Item 2.03 Creation of a Direct Financial Obligation or an Obligation under an Off-Balance Sheet Arrangement of a Registrant.

The information set forth in Item 1.01 above is incorporated by reference into this Item 2.03.

 

Item 3.02 Unregistered Sales of Equity Securities.

The information set forth in Item 1.01 above is incorporated by reference into this Item 3.02.

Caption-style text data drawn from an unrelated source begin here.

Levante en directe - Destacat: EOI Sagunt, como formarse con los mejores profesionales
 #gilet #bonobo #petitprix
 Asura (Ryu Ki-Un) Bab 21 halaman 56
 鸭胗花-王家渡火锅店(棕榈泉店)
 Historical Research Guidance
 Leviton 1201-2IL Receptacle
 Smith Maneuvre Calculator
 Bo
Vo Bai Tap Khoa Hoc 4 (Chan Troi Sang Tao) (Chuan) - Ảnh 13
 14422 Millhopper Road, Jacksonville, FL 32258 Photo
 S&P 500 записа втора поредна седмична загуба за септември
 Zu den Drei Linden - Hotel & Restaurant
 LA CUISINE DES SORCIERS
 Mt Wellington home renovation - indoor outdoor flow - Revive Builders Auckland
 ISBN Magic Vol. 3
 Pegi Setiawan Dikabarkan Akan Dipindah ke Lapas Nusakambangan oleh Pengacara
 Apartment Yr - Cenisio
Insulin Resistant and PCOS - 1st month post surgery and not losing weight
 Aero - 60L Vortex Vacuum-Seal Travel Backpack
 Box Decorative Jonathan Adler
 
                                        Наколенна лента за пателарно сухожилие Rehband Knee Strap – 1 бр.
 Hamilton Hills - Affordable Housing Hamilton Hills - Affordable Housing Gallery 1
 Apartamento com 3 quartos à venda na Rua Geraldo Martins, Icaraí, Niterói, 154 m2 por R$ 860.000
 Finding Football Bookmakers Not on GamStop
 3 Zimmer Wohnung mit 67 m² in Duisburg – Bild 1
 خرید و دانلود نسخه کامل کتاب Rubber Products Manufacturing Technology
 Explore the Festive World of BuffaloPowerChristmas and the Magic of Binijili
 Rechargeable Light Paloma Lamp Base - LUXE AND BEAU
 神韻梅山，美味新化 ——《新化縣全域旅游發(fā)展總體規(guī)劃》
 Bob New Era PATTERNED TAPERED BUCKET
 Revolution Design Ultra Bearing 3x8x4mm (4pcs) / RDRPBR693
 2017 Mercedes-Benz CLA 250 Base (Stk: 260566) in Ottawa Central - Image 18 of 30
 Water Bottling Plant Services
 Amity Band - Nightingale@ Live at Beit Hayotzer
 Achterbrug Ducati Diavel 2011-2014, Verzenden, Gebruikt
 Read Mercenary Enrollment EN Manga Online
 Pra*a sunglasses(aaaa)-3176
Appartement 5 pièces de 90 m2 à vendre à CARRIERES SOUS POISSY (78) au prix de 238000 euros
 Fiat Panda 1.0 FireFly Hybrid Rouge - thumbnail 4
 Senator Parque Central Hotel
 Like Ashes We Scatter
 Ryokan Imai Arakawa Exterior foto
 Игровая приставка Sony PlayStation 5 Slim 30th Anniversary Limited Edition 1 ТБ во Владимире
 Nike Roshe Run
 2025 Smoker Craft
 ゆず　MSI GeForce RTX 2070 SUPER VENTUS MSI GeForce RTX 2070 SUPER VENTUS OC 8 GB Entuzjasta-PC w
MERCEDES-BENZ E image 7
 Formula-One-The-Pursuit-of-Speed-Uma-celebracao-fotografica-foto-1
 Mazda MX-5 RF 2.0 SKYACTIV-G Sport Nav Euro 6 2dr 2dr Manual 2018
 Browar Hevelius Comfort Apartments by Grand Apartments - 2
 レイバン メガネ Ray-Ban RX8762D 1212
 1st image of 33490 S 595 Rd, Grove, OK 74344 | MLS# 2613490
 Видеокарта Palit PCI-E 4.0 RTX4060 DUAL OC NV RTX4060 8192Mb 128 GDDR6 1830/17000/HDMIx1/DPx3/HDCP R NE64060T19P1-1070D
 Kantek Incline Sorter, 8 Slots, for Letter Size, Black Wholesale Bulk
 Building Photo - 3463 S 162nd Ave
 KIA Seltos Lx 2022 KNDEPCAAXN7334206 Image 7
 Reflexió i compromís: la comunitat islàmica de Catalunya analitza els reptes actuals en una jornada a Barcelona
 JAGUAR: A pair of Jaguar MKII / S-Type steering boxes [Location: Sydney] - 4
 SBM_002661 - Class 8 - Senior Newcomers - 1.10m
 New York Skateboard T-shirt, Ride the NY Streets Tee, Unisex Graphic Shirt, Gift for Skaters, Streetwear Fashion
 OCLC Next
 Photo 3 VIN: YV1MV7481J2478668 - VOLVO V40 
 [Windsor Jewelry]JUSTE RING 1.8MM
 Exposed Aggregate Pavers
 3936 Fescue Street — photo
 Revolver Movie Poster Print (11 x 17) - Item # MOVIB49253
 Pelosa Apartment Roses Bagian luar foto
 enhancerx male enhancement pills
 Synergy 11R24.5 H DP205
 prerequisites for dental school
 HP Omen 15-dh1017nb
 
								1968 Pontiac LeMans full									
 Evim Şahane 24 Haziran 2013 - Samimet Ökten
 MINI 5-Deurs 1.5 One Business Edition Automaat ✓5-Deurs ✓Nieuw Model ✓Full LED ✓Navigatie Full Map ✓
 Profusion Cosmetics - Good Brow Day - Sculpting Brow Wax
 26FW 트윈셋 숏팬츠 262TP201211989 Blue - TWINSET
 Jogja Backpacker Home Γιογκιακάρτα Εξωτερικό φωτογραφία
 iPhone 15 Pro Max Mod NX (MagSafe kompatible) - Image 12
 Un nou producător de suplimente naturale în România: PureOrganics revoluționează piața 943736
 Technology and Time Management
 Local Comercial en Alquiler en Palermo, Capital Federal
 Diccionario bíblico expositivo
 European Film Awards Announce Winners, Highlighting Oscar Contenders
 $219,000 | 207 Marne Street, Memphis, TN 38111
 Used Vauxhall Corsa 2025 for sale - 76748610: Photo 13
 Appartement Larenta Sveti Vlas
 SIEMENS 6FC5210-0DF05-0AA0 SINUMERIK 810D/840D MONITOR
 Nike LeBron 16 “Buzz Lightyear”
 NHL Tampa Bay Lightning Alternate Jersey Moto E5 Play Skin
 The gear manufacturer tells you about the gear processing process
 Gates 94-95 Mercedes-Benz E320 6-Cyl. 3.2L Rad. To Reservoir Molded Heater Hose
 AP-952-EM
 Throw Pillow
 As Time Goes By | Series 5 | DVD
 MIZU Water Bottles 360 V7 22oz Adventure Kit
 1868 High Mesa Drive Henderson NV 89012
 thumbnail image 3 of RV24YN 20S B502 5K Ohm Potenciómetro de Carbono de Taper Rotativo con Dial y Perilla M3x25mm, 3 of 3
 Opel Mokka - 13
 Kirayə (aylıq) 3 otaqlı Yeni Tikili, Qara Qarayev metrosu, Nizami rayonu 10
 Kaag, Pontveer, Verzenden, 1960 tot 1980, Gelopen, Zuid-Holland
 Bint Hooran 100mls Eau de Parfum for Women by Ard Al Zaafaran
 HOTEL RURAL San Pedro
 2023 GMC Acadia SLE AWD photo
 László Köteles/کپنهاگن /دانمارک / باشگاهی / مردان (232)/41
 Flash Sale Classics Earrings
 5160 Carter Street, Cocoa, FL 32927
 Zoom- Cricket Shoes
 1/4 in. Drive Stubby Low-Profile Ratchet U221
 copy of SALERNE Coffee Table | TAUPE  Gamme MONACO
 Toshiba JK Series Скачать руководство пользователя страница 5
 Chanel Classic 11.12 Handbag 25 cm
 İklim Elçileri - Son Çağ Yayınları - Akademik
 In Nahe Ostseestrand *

Item 9.01 Financial Statements and Exhibits.

 

Exhibit

No.

  

Item

  4.1

   Purchase Agreement, dated March 16, 2010, among Group 1 Automotive, Inc., J.P. Morgan Securities Inc., Merrill Lynch, Pierce, Fenner & Smith Incorporated, Barclays Capital Inc. and Wells Fargo Securities Inc.

  4.2

   Indenture related to the Convertible Senior Notes due 2020, dated as of March 22, 2010, between Group 1 Automotive, Inc. and Wells Fargo Bank, N.A., as trustee (including form of 3.00% Convertible Senior Note due 2020).

  4.3

   Base Call Option Confirmation dated as of March 16, 2010, by and between Group 1 Automotive, Inc. and JPMorgan Chase Bank, National Association, London Branch.

  4.4

   Base Call Option Confirmation dated as of March 16, 2010, by and between Group 1 Automotive, Inc. and Bank of America, N.A.

  4.5

   Base Warrant Confirmation dated as of March 16, 2010, by and between Group 1 Automotive, Inc. and JPMorgan Chase Bank, National Association, London Branch.

  4.6

   Base Warrant Confirmation dated as of March 16, 2010, by and between Group 1 Automotive, Inc. and Bank of America, N.A.

99.1

   Press release of Group 1 Automotive, Inc., dated as of March 22, 2010.

 


SIGNATURE

Pursuant to the requirements of the Securities Exchange Act of 1934, the registrant has duly caused this Report to be signed on its behalf by the undersigned hereunto duly authorized.

Date: March 22, 2010

 

Group 1 Automotive, Inc.
By:   /S/    DARRYL M. BURMAN        
Name:   Darryl M. Burman
Title:   Vice President and General Counsel


EXHIBIT INDEX

 

Exhibit
No.

  

Item

  4.1    Purchase Agreement, dated March 16, 2010, among Group 1 Automotive, Inc., J.P. Morgan Securities Inc., Merrill Lynch, Pierce, Fenner & Smith Incorporated, Barclays Capital Inc. and Wells Fargo Securities Inc.
  4.2    Indenture related to the Convertible Senior Notes due 2020, dated as of March 22, 2010, between Group 1 Automotive, Inc. and Wells Fargo Bank, N.A., as trustee (including form of 3.00% Convertible Senior Note due 2020).
  4.3    Base Call Option Confirmation dated as of March 16, 2010, by and between Group 1 Automotive, Inc. and JPMorgan Chase Bank, National Association, London Branch.
  4.4    Base Call Option Confirmation dated as of March 16, 2010, by and between Group 1 Automotive, Inc. and Bank of America, N.A.
  4.5    Base Warrant Confirmation dated as of March 16, 2010, by and between Group 1 Automotive, Inc. and JPMorgan Chase Bank, National Association, London Branch.
  4.6    Base Warrant Confirmation dated as of March 16, 2010, by and between Group 1 Automotive, Inc. and Bank of America, N.A.
99.1    Press release of Group 1 Automotive, Inc., dated as of March 22, 2010.